2.2. 3D ED and computational complexity

Precession electron diffraction (PED) and continuous rotation electron diffraction (cRED) are often used to suppress dynamical diffraction in 3D ED measurements (Vincent & Midgley, 1994 ; Nederlof et al., 2013 ). In PED, the electron beam is precessed in a hollow cone at fixed specimen orientation. In a standard quantum-mechanical Bloch wave simulation equation (1) must be solved for every incident wavevector, and the Bragg diffracted intensities incoherently summed to give the final result. For N diffracted beams the computational cost for diagonalizing the structure matrix $[{\bf{A}}]$ is $[{\cal O}({N^3})]$ for every incident wavevector. Compare this with the physical optics approach given by equation (5). Since $[{{\bf{A}}_P}]$ is a diagonal matrix [equation (4c)]:

$[\exp\left(2\pi i\Delta z{{\bf A}}_{P}\right) = \left\{\exp\left(2\pi i\Delta z{s}_{{\bf g}}\right)\right\}.\eqno(19)]$

The right-hand matrix consists only of $[\exp(2\pi i\Delta zs_{\bf g})]$ terms along the diagonal and zero elsewhere. Since $[{\boldvarphi }_{\bf{g}}]$ is an $[N \times 1]$ column vector, propagation of electron beams between slices, which is given by $[\exp(2\pi i \Delta z{\bf A}_P)\boldvarphi_{\bf g}(z)]$ in equation (5), requires only N multiplications. On the other hand, multiplication by the Bloch phase grating matrix $[\exp(2\pi i\Delta z{\bf A}_Q)]$ requires N² multiplications; the greater complexity for this step is because of the convolution operation in equation (10). In practice, $[{{\bf{A}}_Q}]$ has to be diagonalized first to evaluate $[\exp(2\pi i\Delta z{\bf A}_Q)]$ , although since the specimen is fixed this can be re-used in the simulation. If there are a relatively small number of beams (e.g. Si [001] in this work; Section 4.1) then $[{{\bf{A}}_Q}]$ is diagonalized only once. However, in PED of large unit cell crystals the total number of Bragg beams can be quite large, and therefore it is desirable to select only a subset of strongly excited beams for any given incident wavevector. A single diagonalization of $[{{\bf{A}}_Q}]$ would then only be applicable for a limited wavevector range. Outside this range, $[{{\bf{A}}_Q}]$ would have to be diagonalized again for the new set of Bragg beams.
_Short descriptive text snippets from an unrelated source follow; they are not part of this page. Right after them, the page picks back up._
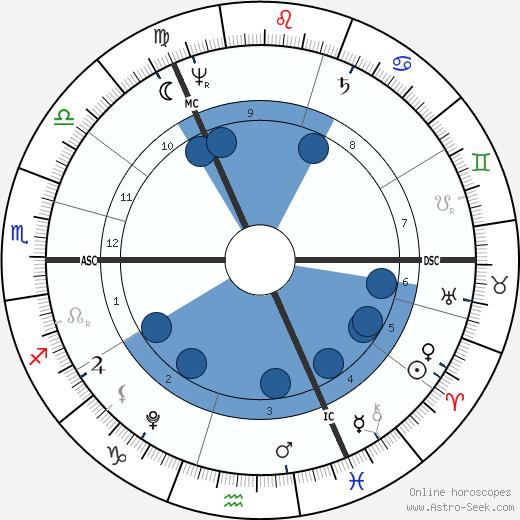 William Wordsworth wikipedia, horoscope, astrology, instagram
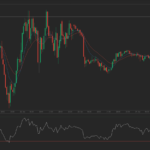 Forex Market: GBP/AUD daily forecast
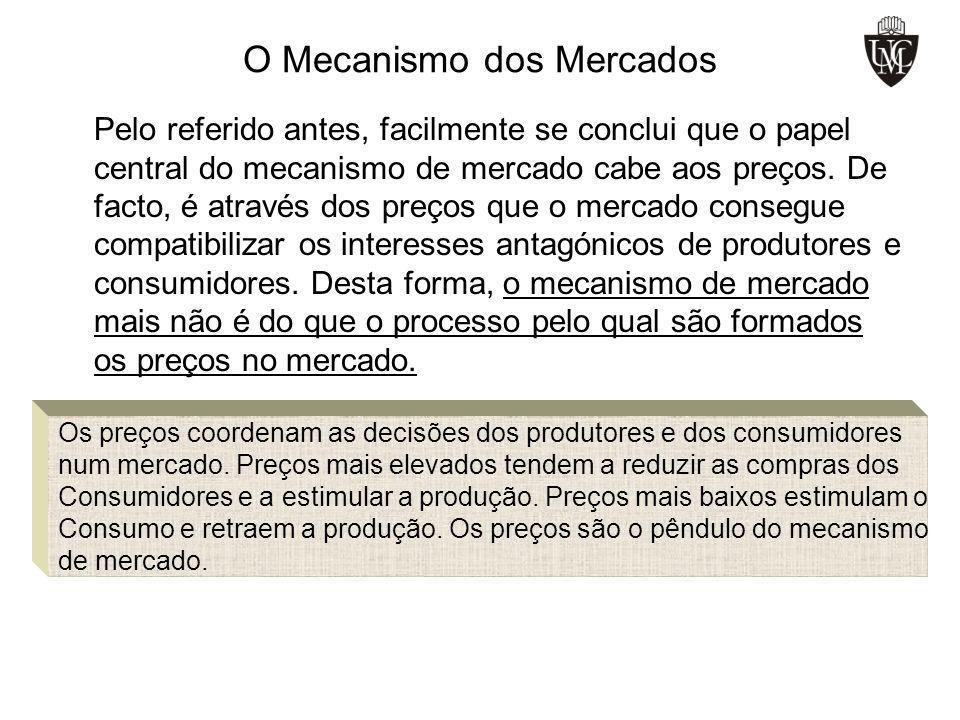 O Mecanismo dos Mercados Pelo referido antes, facilmente se conclui que o papel central do mecanismo de mercado cabe aos preços. De facto, é através d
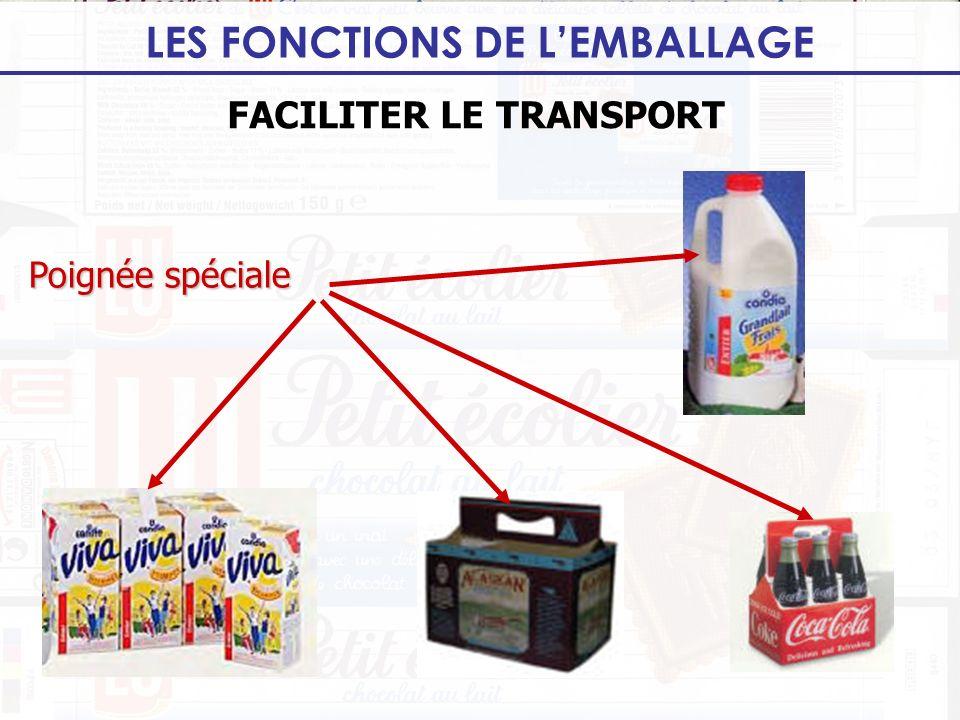 LES FONCTIONS DE LEMBALLAGE FACILITER LE TRANSPORT Poignée spéciale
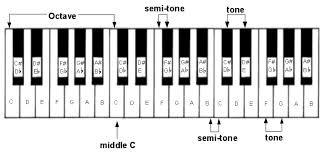 tư học piano -bàn phim piano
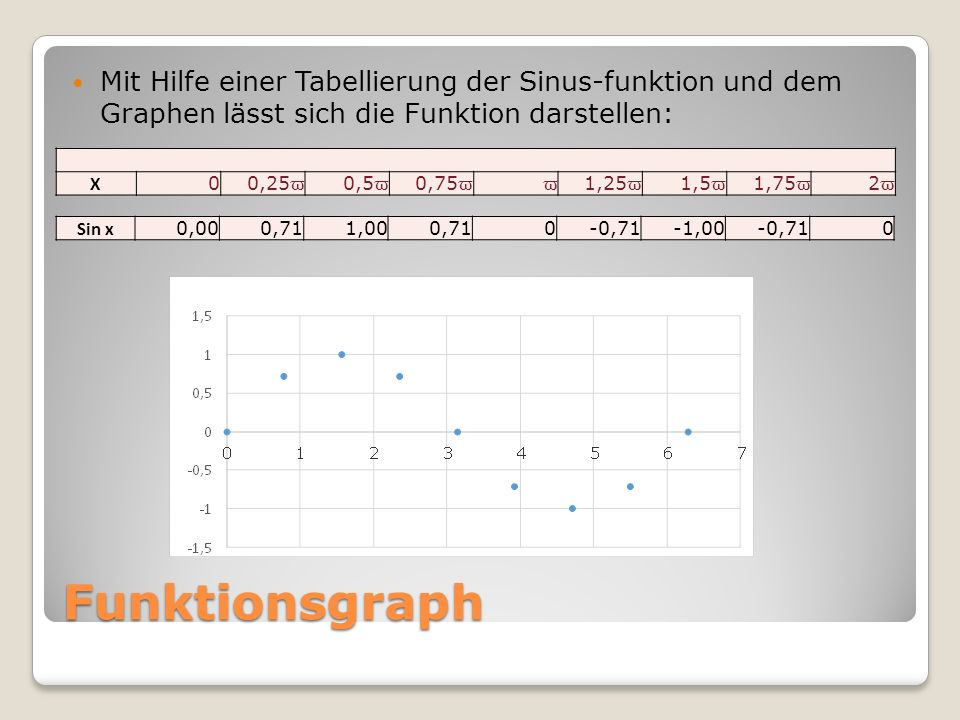 Funktionsgraph Mit Hilfe einer Tabellierung der Sinus-funktion und dem Graphen lässt sich die Funktion darstellen: X 0 0,25 ϖ 0,5 ϖ 0,75 ϖϖ 1,25 ϖ 1,5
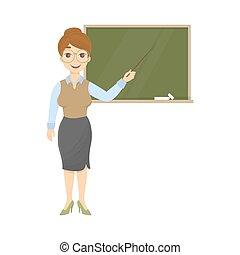 chalkboard., prof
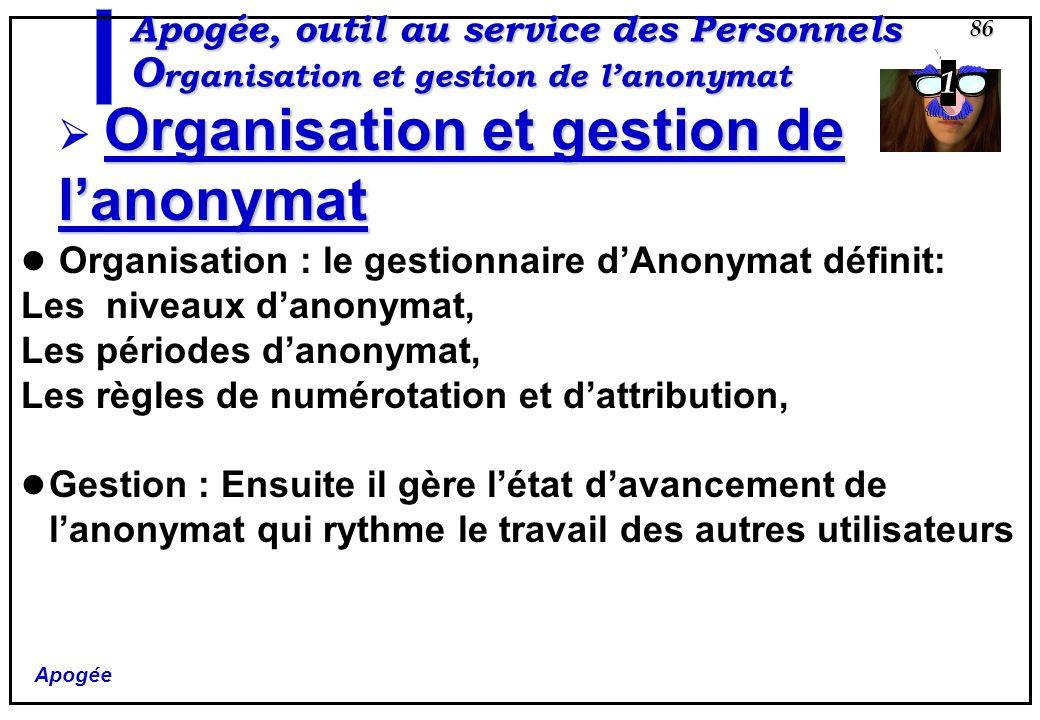  Organisation et gestion de l'anonymat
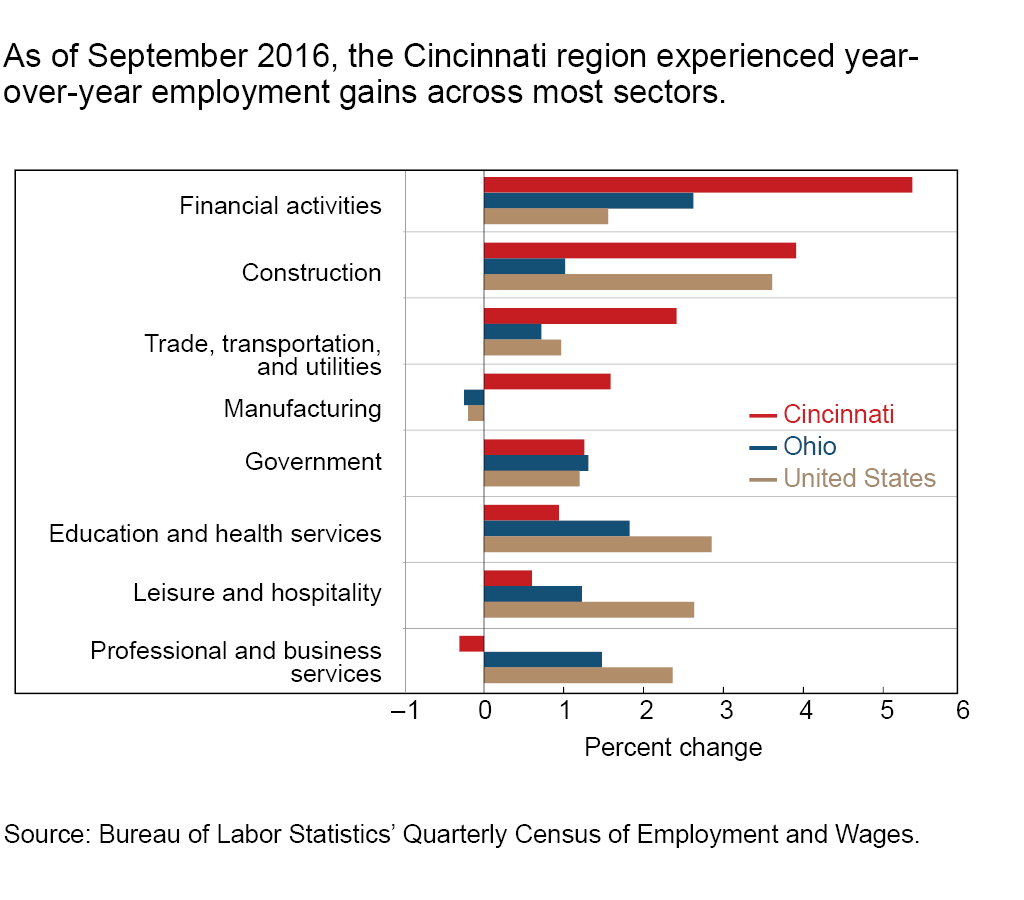 As of September 2016, the Cincinnati region experienced year-over-year employment gains across most sectors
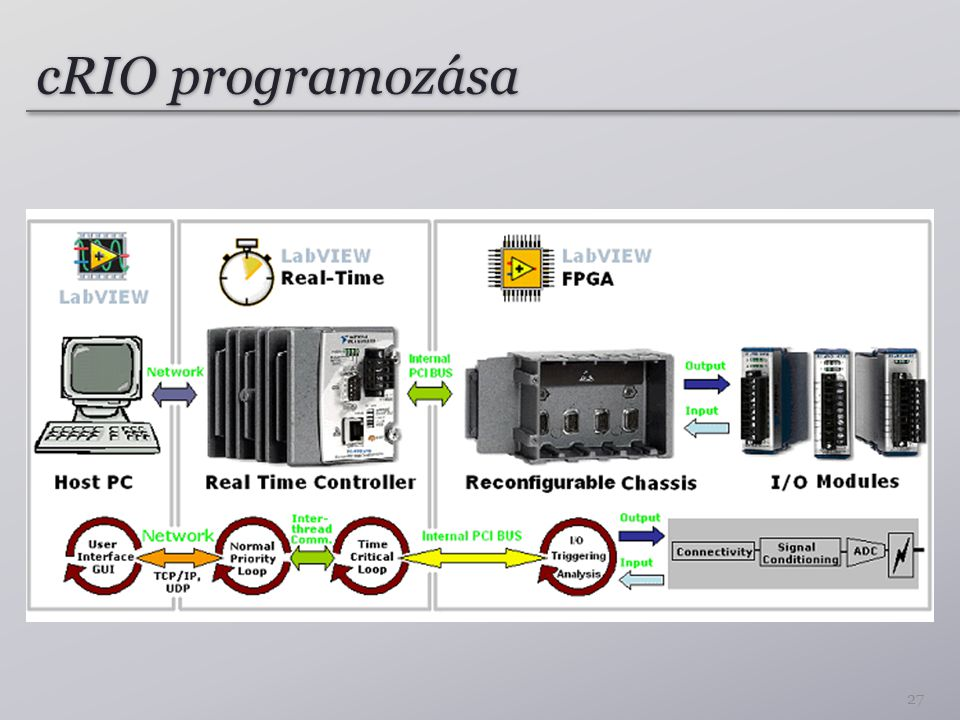 cRIO programozása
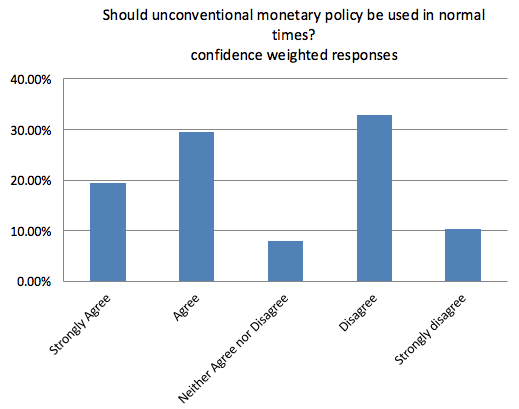 Conventional and unconventional monetary policy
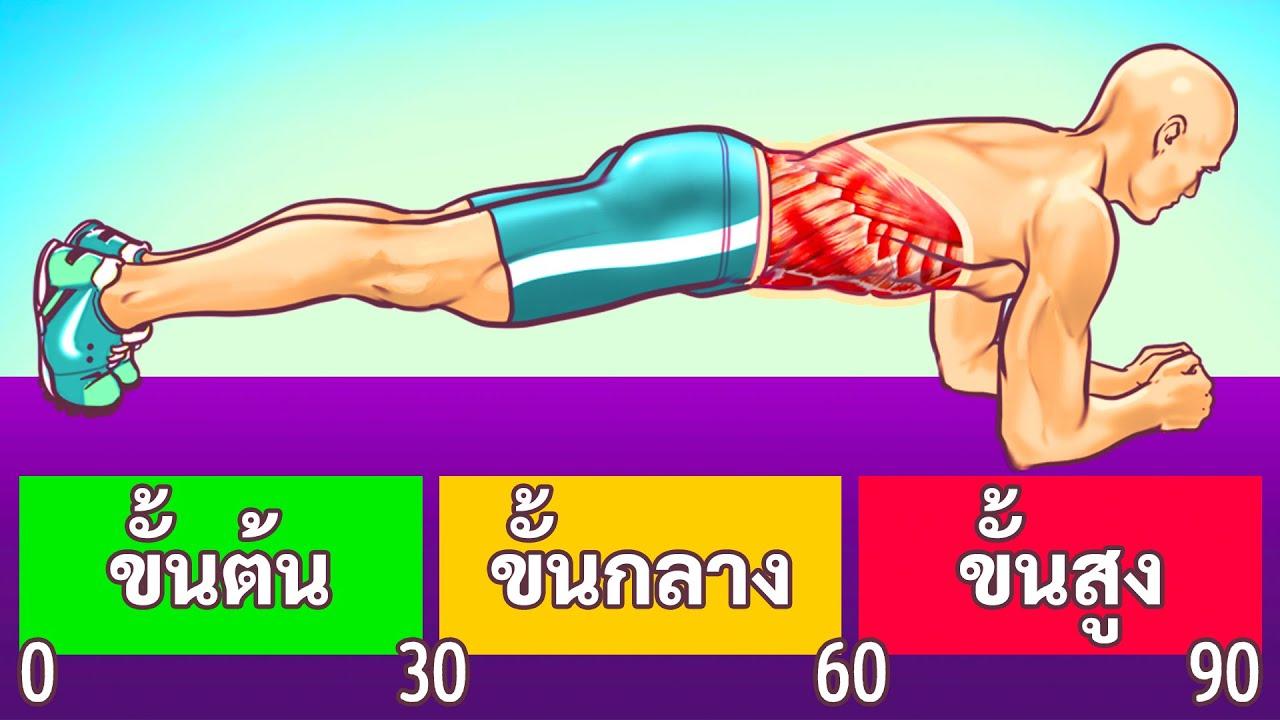8 วิธีเผาผลาญไขมันหน้าท้องได้โดยไม่ต้องวิ่งหรืออดอาหาร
Assuming $[{{\bf{A}}_Q}]$ diagonalization is a one-off calculation, the computational cost for physical optics Bloch waves is $[{\cal O}(Z{N^2})]$ per incident PED wavevector, where Z is the number of slices into which the specimen is divided. The physical optics implementation of Bloch wave scattering is therefore more efficient than a quantum-mechanical calculation provided $[N \,\gt\, Z]$ , which is satisfied for thin specimens and large unit cell crystals. For perfect crystals, the performance can also at times be more efficient than multislice, which scales as $[{\cal O}({2ZN_{{\rm{pixels}}}^2{{\log }_2}{N_{{\rm{pixels}}}}} )]$ due to the fast Fourier transform algorithm applied to square images of size $[{N_{{\rm{pixels}}}} \times {N_{{\rm{pixels}}}}]$ . The improvement is because only the important Bragg reflections are calculated with Bloch waves, while multislice simulates the entire diffraction plane, which is inherently sparse for a perfect crystal.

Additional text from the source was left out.